Bib Scrape

Preparing a BibTeX file for publication is a very error-prone and tedious process. The entries must be correct, consistent and nicely formatted. I was never happy with the results produced by any of the BibTeX scraping systems that I looked at so I’ve written my own. It collects BibTeX entries from the websites of computer-science academic publishers, and I use it personally to make preparing my BibTeX files easier. Currently it supports

  • ACM,
  • Springer,
  • Science Direct,
  • IEEE Computer Society,
  • IEEE Explore,
  • Cambridge Journals (e.g. Journal of Functional Programming),
  • JSTOR,
  • IOS Press, and
  • Wiley.

In addition, this scraper fixes common problems with the BibTeX that these services provide.

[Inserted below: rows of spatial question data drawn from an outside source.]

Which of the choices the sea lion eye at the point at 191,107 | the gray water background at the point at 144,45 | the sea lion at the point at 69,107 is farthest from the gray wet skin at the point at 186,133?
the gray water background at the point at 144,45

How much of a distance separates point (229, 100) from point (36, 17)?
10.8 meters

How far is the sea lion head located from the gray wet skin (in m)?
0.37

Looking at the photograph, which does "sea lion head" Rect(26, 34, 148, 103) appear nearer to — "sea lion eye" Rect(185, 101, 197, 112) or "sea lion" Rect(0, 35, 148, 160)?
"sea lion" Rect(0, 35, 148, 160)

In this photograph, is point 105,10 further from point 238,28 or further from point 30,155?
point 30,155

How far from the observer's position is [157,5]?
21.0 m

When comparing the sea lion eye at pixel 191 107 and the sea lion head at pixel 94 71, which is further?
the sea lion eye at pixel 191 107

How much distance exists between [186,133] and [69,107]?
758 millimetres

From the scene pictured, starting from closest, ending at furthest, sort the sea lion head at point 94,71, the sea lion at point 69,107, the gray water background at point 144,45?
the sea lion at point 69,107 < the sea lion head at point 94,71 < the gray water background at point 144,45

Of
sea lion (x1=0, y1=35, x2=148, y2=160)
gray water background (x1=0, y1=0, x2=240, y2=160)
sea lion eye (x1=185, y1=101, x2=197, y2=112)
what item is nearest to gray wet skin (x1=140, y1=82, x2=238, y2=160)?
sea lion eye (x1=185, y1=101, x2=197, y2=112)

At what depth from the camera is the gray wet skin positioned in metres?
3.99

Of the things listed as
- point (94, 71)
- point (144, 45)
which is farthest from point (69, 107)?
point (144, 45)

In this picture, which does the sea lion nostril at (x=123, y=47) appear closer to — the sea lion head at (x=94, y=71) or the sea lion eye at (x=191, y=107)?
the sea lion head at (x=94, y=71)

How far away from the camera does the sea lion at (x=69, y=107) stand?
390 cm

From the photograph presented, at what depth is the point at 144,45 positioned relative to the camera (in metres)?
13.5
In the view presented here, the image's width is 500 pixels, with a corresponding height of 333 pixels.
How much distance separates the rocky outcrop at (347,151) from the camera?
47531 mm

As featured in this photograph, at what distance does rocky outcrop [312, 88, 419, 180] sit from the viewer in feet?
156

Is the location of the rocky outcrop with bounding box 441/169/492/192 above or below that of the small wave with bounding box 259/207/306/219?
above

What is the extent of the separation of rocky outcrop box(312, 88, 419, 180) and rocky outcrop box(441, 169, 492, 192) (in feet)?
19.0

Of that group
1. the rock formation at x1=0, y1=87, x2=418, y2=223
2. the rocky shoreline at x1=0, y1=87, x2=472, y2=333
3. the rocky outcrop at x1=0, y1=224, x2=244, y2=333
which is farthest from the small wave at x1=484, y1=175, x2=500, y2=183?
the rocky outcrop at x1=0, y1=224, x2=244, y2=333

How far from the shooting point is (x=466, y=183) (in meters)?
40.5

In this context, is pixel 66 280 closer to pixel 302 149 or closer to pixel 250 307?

For example, it fixes:

  • the handling of Unicode and other formatting (e.g. subscripts) in titles;
  • the incorrect use of the ‘issue’ field instead of the ‘number’ field;
  • the format of the ‘doi’ and ‘pages’ fields;
  • the use of macros for the ‘month’ field; and
  • numerous miscellaneous problems with specific publishers.

Download

This tool is currently available as a limited public release (basically a semi-closed beta). If you are interested in giving it a try, let me know and I’ll send you the download link.

Requirements

  • Perl and the following modules
    • Algorithm::Diff
    • Class::Struct
    • HTML::Entities
    • HTML::HeadParser
    • Text::BibTeX
    • WWW::Mechanize
    • XML::Parser